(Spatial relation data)
▬▬▬▬▬▬

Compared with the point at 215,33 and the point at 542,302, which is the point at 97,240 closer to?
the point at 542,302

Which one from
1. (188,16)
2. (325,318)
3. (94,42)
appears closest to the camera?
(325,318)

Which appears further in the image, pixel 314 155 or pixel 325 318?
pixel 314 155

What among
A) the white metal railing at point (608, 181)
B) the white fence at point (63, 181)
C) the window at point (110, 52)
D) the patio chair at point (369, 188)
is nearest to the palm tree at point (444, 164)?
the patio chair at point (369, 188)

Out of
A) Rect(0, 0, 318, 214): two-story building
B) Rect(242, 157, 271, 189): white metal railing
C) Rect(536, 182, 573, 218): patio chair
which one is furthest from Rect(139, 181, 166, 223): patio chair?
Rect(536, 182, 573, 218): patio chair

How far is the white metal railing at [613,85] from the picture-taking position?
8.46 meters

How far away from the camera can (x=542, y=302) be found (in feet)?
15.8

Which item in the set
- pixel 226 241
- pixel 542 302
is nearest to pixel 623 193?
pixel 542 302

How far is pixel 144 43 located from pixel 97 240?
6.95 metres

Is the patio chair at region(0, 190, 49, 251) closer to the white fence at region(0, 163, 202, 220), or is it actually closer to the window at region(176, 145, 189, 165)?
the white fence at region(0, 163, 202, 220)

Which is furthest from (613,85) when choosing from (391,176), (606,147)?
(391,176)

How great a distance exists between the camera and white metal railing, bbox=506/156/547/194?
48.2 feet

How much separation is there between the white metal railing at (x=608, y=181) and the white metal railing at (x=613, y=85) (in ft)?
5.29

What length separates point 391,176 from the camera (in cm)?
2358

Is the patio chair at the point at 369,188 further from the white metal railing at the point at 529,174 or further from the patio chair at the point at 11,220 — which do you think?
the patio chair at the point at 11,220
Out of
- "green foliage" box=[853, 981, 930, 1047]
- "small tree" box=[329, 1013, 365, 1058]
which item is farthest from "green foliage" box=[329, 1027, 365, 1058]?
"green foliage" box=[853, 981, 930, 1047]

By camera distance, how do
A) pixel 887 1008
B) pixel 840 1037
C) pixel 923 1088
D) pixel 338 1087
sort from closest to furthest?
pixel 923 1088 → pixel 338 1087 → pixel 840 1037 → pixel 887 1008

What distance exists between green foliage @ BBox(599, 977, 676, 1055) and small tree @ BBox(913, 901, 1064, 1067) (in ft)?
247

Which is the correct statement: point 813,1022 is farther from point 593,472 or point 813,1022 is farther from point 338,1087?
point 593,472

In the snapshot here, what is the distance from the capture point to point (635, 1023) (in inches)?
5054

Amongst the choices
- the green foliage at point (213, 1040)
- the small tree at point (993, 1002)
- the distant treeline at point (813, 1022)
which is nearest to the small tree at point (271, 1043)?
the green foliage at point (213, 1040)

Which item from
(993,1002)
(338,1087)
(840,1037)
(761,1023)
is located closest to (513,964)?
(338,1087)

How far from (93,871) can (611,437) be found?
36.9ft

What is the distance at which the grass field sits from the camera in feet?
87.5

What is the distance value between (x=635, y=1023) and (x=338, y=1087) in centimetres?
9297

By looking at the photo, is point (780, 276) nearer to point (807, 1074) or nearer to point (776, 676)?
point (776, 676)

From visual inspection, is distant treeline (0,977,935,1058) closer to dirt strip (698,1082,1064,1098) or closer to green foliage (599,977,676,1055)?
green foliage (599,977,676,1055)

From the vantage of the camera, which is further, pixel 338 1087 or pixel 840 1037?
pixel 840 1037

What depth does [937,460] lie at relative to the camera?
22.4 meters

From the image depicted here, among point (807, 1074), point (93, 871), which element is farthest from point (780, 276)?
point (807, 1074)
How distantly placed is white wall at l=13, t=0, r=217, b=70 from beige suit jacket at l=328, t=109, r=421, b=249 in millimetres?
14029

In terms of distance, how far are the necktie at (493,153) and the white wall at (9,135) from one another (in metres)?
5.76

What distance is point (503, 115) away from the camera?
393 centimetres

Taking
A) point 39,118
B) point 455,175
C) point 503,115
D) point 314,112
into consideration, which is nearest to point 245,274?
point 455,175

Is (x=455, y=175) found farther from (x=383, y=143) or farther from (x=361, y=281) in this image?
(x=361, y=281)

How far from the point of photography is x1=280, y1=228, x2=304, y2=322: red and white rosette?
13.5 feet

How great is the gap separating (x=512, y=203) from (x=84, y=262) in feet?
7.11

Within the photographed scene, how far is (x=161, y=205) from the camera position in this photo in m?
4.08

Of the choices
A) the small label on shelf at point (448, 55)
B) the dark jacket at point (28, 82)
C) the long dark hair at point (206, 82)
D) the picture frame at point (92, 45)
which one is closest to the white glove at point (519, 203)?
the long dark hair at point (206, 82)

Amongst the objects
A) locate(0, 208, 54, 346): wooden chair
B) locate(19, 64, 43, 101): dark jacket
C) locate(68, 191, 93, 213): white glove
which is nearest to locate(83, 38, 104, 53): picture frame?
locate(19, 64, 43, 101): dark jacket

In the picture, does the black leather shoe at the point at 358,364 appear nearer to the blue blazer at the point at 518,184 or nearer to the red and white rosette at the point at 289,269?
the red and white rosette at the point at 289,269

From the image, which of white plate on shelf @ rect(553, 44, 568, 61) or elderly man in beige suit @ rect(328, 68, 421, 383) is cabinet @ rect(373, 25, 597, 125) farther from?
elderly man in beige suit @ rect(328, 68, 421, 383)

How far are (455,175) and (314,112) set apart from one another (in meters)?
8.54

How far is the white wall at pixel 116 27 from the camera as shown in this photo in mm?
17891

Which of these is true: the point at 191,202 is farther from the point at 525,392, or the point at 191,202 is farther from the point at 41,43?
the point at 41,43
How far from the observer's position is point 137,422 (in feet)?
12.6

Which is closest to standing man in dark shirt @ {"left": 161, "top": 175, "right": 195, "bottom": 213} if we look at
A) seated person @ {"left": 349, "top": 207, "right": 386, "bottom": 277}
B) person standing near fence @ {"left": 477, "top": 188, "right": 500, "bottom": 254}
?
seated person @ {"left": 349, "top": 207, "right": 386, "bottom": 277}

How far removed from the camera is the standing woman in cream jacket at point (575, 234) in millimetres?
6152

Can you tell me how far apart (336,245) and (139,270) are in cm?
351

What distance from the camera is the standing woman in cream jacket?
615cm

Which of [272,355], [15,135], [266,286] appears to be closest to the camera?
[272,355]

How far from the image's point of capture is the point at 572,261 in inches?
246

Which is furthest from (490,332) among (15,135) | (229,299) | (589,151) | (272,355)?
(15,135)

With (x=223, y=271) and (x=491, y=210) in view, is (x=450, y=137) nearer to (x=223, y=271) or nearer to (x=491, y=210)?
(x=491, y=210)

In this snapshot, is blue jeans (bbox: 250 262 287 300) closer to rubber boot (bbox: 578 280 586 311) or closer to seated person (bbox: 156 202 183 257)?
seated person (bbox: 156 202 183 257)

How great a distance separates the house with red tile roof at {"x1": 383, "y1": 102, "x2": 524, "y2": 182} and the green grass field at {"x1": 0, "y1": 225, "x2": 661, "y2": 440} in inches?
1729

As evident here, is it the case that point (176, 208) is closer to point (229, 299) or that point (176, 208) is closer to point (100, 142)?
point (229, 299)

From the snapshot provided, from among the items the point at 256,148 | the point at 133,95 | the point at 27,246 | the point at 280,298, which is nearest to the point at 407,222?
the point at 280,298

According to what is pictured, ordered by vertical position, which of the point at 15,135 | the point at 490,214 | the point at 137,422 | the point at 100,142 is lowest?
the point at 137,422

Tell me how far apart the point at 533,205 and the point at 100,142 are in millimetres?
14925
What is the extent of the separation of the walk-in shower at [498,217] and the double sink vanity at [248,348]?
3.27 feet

▬▬▬▬▬▬

Filter the data above down to the lines that contain the word "farthest", and copy each of those lines in full.

which item is farthest from "green foliage" box=[329, 1027, 365, 1058]?
From the image depicted here, among point (807, 1074), point (93, 871), which element is farthest from point (780, 276)?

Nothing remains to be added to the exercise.